People seem to prefer giving away zakat to the needy in their persona capacity instead of posing their trust in banks
Pakistan, having poor social and economic indicators, tops the list of charity giving countries. This was confirmed in a research study by Aga Khan Foundation in 1998, which revealed that most Pakistanis give away charity or volunteer time every year, amounting to Rs 70 billion. This amount might have increased manifold over the period as Pakistan’s GDP growth has been on an average 4 per cent per annum.
A big part of donations, zakat and sadqa -- in cash or kind -- are given to the needy individuals, neighbours, relatives or families or to the religious organisations or mosques every year by the well-to-do people.
In Pakistan, people pay zakat or other charities like sadqa during the holy month of Ramzan when they calculate their due amount for zakat on their savings and assets. The commercial banks and other financial institutions also deduct 2.5 per cent from the deposits with them, including the profit and loss accounts of those account holders who have not submitted their declaration for non-deduction of the zakat amount.

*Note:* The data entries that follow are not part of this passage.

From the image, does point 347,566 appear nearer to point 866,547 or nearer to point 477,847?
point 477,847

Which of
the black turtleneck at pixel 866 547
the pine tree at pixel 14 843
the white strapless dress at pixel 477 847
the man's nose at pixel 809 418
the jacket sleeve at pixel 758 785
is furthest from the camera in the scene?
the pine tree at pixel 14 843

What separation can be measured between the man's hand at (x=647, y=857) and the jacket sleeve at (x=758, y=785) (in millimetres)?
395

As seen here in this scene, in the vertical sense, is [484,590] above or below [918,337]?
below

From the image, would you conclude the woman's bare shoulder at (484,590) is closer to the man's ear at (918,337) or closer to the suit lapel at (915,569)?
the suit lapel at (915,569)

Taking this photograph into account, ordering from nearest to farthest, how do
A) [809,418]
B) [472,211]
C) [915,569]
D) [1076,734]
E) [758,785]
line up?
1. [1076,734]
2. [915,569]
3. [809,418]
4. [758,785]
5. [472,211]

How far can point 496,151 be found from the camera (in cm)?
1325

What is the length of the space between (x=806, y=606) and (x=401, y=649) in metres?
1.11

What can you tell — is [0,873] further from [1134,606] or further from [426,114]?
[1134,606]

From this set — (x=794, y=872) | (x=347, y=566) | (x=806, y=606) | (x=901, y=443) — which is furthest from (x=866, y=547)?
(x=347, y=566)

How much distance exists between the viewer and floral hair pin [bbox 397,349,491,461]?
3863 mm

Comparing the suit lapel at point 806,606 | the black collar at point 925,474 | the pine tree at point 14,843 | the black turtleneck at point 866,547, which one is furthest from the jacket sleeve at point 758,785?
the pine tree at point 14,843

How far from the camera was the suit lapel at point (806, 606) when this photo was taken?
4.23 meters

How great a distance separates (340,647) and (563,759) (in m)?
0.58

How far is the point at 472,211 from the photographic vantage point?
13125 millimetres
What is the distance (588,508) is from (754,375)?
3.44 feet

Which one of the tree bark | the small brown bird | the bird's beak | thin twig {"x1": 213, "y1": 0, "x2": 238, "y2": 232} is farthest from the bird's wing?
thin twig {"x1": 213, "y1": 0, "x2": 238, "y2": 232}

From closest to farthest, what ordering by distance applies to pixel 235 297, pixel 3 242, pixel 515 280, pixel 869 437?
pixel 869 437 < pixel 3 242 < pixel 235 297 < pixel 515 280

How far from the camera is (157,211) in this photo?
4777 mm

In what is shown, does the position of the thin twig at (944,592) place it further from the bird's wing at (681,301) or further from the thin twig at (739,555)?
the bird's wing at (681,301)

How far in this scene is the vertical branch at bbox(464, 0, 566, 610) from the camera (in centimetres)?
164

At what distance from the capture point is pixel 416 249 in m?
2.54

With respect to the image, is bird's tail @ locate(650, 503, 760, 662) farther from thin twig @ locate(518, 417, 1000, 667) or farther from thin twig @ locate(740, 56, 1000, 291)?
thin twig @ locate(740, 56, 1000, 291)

According to the State Bank of Pakistan, the commercial banks deducted an amount of 4.05 billion on the first of Ramzan in 2014. The data of the current year is still not available. According to the federal ministry of religions affairs, the zakat amount which is collected through banks is ultimately distributed among the provinces according to the population as decided by the Council of Common Interest (CCI). After the 18th Amendment, the funds are distributed by the provinces independently.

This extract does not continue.